ABC News’ Jonathan Karl, Huma Khan, Arlette Saenz and Ann Compton report:
Herman Cain stood little chance of winning the Republican presidential candidacy when the race began.
But the former Godfather Pizza CEO, whose recent web ad featuring his campaign manager smoking has fired up the blogosphere, now has GOP contenders scrambling to find a tax plan to challenge his 9-9-9 plan.
Rick Perry, whose campaign is in something of a free fall, unveiled an ambitious tax plan today designed to compete head on with Cain‘s 9-9-9 plan, a promise the Texas governor made in the last debate.
“I’ll bump plans with you, brother,” Perry told Cain at the CNN debate in Las Vegas. “And we’ll see who has the best idea about how you get this country working again.”
Perry is proposing a flat tax that would allow anybody – regardless of income – to pay one tax rate of 20 percent. Those with income less than $12,500 would be exempt, and households with incomes less than $500,000 would still be able to deduct mortgage interest and charitable contributions. But other tax breaks and loopholes would be eliminated. The plan also drops the corporate tax rate to 20 percent and would temporarily lower the rate to 5.25 percent to promote companies working overseas to move to the United States.
The plan would eliminate the death tax and end taxes on Social Security. It would also cut taxes on qualified dividends and long-term capital gains.
The flat tax would be optional. Those who wanted to stay in the current system could. The opt-out provision allows Perry to claim that nobody would be hurt by his plan, but it also makes it significantly less bold.
“The new flat tax preserves mortgage interest, charitable and state and local tax exemptions for families earning less than $500,000 annually, and it increases the standard deduction to $12,500 for individuals and dependents,” Perry wrote in an op-ed published in the Wall Street Journal today.
Like Cain, Perry is already drawing criticism for the plan that some say would leave existing loopholes and possibly create more. Cain’s plan entails a 9 percent business and individual flat tax and a 9 percent national sales tax.
Perry is borrowing a page from businessman Steve Forbes, who ran, and lost, on a flat tax in 1996. Forbes is now supporting Perry and helped him draft the flat-tax proposal.
“With firm leadership, which Rick Perry will provide – which is why I’m endorsing him for president – I think this will be a winning issue,” the publisher told Fox News. “People love the idea of radical simplicity of this horrific tax code. … I think what Rick Perry’s going to unveil on Tuesday is going to be very exciting, very low rate, generous exemptions for adults and for children, making it worthwhile to invest in America again.”
Perry is promising steep, unspecific, cuts to government spending and claims his plan would balance the budget by 2020. That claim, however, will be subject to intense debate.

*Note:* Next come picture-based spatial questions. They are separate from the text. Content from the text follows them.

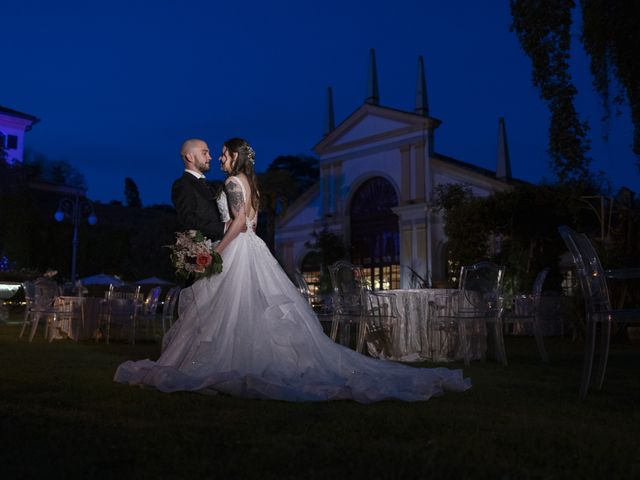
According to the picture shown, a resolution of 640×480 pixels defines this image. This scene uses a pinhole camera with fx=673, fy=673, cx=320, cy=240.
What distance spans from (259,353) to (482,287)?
3945 millimetres

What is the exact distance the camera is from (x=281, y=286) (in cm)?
469

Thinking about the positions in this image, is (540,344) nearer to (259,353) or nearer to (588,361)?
(588,361)

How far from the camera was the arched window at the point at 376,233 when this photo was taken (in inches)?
963

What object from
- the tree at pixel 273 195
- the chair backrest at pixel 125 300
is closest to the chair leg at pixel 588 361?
the chair backrest at pixel 125 300

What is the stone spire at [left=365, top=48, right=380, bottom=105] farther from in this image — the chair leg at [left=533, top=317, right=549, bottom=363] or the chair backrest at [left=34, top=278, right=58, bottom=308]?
the chair leg at [left=533, top=317, right=549, bottom=363]

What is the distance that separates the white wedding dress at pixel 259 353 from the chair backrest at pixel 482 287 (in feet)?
8.96

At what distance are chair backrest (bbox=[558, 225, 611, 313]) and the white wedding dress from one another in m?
0.98

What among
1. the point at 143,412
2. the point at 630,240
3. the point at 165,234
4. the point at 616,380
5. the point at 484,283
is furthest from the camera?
the point at 165,234

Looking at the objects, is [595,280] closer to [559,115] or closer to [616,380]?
[616,380]

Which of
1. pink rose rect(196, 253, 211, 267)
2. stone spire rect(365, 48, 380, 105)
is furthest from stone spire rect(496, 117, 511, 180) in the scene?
pink rose rect(196, 253, 211, 267)

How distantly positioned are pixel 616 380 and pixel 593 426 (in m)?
2.28

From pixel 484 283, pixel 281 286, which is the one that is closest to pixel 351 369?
pixel 281 286

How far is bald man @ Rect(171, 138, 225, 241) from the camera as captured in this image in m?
4.57

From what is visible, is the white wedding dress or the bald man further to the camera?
the bald man
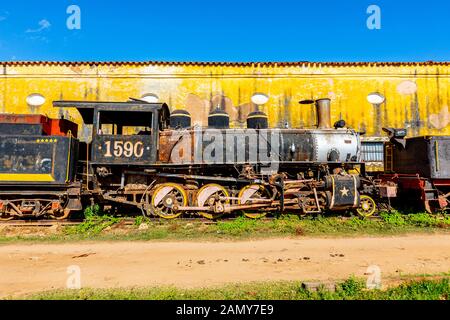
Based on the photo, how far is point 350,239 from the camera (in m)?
7.00

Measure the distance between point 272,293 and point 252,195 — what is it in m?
5.19

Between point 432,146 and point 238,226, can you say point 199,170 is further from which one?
point 432,146

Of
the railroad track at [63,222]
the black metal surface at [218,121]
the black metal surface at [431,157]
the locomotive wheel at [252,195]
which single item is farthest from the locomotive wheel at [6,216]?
the black metal surface at [431,157]

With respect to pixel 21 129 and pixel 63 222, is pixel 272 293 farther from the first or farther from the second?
pixel 21 129

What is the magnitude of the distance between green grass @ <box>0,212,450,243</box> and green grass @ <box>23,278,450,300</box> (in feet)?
10.2

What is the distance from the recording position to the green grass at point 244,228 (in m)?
7.29

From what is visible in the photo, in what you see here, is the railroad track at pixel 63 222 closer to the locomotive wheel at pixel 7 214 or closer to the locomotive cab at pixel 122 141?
the locomotive wheel at pixel 7 214

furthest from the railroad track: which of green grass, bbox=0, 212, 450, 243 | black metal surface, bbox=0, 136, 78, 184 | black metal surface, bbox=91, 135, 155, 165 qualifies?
black metal surface, bbox=91, 135, 155, 165

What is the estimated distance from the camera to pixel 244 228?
7789mm

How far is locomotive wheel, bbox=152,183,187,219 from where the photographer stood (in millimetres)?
Result: 8711

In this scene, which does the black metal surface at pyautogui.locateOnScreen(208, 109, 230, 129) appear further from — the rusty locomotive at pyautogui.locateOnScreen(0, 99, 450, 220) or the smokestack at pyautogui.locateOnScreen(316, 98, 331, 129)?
the smokestack at pyautogui.locateOnScreen(316, 98, 331, 129)

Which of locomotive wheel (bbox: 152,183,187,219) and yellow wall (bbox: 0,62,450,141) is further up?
yellow wall (bbox: 0,62,450,141)

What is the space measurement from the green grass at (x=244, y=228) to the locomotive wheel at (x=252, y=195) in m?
0.35

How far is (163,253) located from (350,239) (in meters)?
4.43
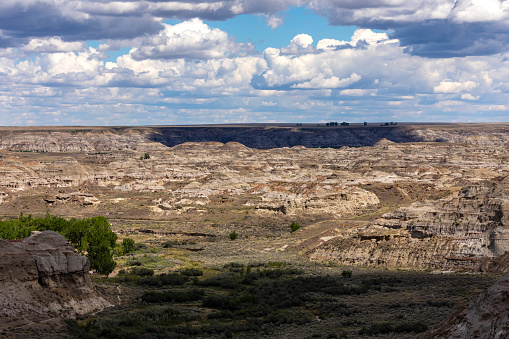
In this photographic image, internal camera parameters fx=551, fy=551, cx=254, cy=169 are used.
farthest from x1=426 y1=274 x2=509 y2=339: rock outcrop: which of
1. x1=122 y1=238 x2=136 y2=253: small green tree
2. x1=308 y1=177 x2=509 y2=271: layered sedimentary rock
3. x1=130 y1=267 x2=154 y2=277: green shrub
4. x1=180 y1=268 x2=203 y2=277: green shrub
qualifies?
x1=122 y1=238 x2=136 y2=253: small green tree

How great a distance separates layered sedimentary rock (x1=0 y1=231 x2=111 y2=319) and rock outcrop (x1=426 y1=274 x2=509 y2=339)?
827 inches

The Obama campaign pounced on Perry even before his flat-tax plan was unveiled, claiming that Republican plans “embrace a far-right vision for our tax code.”
A published memo from Obama campaign policy director James Kvaal decries the new Perry 20 percent flat tax for individuals and corporations as “a ‘flat tax’ plan that radically restructures the tax system and shifts a greater tax burden onto the middle class.”

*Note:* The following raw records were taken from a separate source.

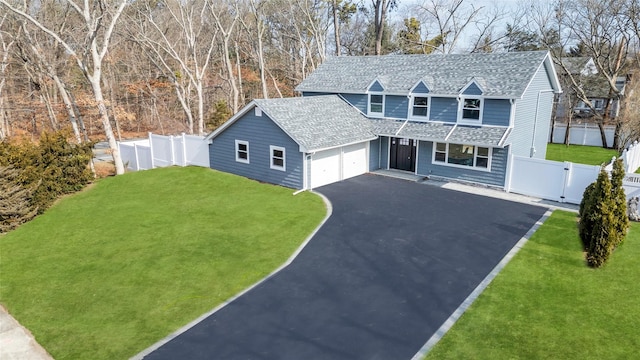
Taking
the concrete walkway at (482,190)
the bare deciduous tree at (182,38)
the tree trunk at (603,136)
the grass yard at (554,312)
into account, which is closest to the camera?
the grass yard at (554,312)

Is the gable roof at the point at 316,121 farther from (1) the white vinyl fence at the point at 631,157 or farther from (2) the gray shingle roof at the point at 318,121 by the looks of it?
(1) the white vinyl fence at the point at 631,157

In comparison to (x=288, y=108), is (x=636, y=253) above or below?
below

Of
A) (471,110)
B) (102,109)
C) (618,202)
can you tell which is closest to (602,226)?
(618,202)

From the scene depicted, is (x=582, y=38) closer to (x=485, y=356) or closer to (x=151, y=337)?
(x=485, y=356)

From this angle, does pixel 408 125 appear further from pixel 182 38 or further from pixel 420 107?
pixel 182 38

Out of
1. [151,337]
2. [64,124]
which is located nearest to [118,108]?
[64,124]

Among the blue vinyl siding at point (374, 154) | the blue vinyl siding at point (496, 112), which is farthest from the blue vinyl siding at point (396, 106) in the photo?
the blue vinyl siding at point (496, 112)
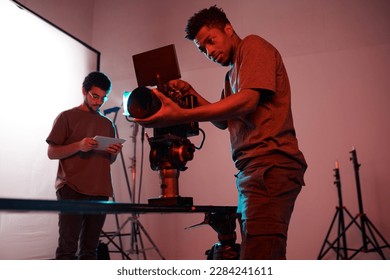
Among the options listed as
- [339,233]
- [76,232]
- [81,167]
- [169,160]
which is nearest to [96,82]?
[81,167]

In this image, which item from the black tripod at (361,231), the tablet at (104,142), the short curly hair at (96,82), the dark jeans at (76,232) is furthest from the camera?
the black tripod at (361,231)

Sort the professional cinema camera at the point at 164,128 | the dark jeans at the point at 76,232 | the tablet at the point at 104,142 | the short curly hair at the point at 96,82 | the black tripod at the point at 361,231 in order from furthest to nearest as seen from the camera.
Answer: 1. the black tripod at the point at 361,231
2. the short curly hair at the point at 96,82
3. the tablet at the point at 104,142
4. the dark jeans at the point at 76,232
5. the professional cinema camera at the point at 164,128

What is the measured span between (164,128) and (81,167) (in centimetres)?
92

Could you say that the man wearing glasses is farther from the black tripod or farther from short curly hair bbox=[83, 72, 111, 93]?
the black tripod

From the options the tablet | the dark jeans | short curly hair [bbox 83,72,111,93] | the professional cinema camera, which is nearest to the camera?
the professional cinema camera

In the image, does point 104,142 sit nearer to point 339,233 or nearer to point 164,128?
point 164,128

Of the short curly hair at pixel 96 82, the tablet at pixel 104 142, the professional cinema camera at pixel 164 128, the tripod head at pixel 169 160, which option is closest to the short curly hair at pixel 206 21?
the professional cinema camera at pixel 164 128

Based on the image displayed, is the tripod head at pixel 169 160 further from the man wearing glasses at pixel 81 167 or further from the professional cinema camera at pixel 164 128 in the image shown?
the man wearing glasses at pixel 81 167

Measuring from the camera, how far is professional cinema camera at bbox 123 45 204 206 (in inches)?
31.6

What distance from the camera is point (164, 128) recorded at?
91cm

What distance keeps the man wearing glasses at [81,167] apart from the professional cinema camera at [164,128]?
2.58ft

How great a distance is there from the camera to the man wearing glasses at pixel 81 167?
1548 millimetres

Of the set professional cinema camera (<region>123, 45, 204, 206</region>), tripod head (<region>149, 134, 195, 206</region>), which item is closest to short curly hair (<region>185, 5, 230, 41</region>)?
professional cinema camera (<region>123, 45, 204, 206</region>)

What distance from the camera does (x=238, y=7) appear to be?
10.9 ft
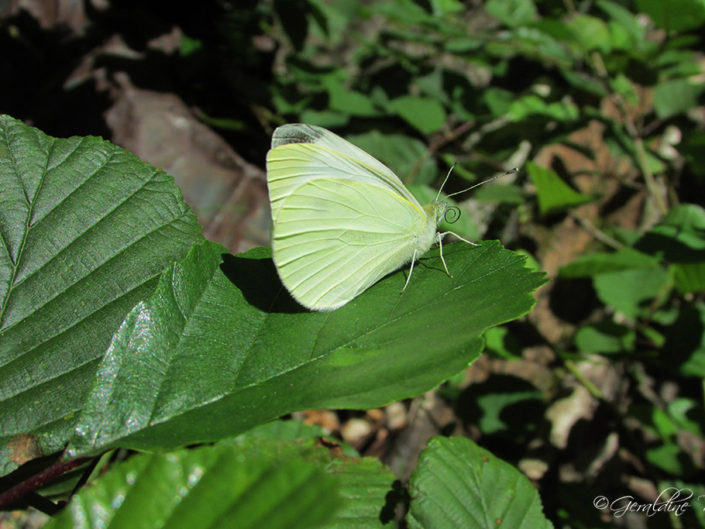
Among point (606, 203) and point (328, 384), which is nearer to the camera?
point (328, 384)

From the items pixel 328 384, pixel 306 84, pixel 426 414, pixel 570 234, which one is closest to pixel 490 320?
pixel 328 384

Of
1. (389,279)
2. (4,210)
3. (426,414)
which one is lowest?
(426,414)

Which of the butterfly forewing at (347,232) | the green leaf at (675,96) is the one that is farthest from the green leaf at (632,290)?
the butterfly forewing at (347,232)

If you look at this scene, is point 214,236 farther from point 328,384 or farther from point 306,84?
point 328,384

“Flat tax proposals reduce the contributions of the most fortunate households, shifting the burden onto the middle class,” Kvaal wrote. “Under a flat tax, all Americans would pay the same tax rate, abandoning the progressive principle that the most fortunate Americans can afford to contribute more.”
The Obama campaign points to the analysis by the non-partisan Tax Policy Center, which writes in its assessment of the flat tax plan from Perry, as well as Romney’s tax plan, that because “middle-class families generate their income from working, they will see little or no benefit from these [Republican] tax cuts.”
Even some Republican candidates are wary of a flat tax. Four years ago, Mitt Romney sharply criticized the idea of a flat tax as a windfall to the wealthy who would see their income tax rates cut dramatically and would no longer pay taxes on their investments.
“There was one aspect [of the flat tax] I thought would be troublesome,” Romney said in 2007. “And that was the very, very wealthy, the people who sit back and clip coupons, who have very substantial investments, would pay no taxes at all. People like Bill Gates and Steve Forbes for that matter, under this plan, would pay no tax and I don’t think that is acceptable to the American people.”
As he rolls out his new economic plan in South Carolina today, Perry is also revamping his campaign staff, bringing in several old hands, including Joe Albaugh, who managed George W. Bush’s presidential campaign in 2000.
Perry has plunged in the polls in recent weeks. In the latest CBS News-New York Times poll released today, Cain tops the Republican field, followed by Romney and Gingrich. Perry, who led the poll in mid-September, plunged to 6 percent support, below Rep. Ron Paul, R-Texas.
Perry had 12 percent in early October and 23 percent in mid-September.